WHAT NEEDS TO BE DONE
Below is a set of entries. Reproduce exactly the lines from the one containing "Does the building" through the end, both included.

A block of data:
##########
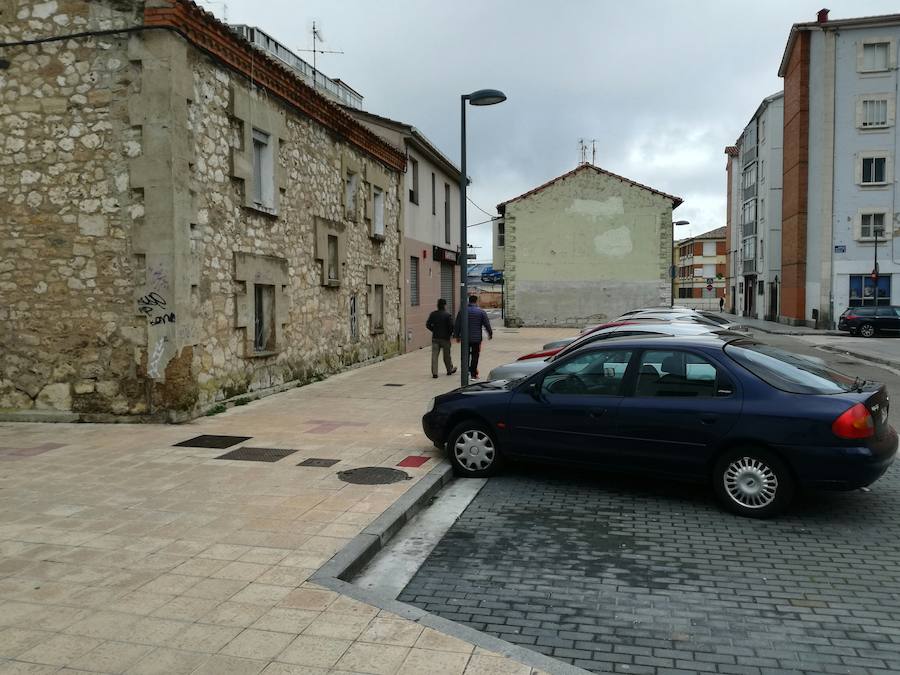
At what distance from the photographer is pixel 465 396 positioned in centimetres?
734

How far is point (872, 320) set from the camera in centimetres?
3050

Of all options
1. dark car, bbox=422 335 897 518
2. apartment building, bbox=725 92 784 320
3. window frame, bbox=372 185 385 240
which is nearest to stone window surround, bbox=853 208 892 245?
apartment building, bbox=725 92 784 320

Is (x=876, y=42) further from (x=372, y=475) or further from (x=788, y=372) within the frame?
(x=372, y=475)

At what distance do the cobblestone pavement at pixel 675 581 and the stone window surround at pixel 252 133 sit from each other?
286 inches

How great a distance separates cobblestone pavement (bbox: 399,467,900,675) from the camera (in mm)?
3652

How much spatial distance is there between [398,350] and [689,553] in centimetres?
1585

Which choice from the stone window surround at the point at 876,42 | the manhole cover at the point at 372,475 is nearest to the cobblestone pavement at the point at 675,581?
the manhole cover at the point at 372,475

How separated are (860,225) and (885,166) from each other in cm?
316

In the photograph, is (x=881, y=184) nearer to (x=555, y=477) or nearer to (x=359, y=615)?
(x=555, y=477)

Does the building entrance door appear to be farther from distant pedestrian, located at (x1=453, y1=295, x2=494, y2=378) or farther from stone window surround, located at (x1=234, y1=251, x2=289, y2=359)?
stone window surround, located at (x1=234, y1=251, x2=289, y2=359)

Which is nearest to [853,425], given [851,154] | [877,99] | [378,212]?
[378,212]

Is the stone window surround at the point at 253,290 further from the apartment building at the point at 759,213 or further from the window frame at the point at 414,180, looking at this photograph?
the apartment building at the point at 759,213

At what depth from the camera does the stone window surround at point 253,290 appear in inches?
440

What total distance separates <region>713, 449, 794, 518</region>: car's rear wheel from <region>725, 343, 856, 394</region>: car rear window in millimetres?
##########
ANSWER TO THIS TASK
Does the building entrance door appear to be farther from distant pedestrian, located at (x1=453, y1=295, x2=494, y2=378) or farther from stone window surround, located at (x1=234, y1=251, x2=289, y2=359)?
stone window surround, located at (x1=234, y1=251, x2=289, y2=359)

Which is nearest to [853,425], given [851,154] | [877,99] | [378,212]?
[378,212]

Is the stone window surround at the point at 253,290 further from the apartment building at the point at 759,213 or further from the window frame at the point at 414,180, looking at this photograph?
the apartment building at the point at 759,213

At what depth from the camera does the stone window surround at point 253,290 appear in inches?
440

What total distance separates <region>713, 449, 794, 518</region>: car's rear wheel from <region>725, 343, 856, 394</region>: car rear window in millimetres?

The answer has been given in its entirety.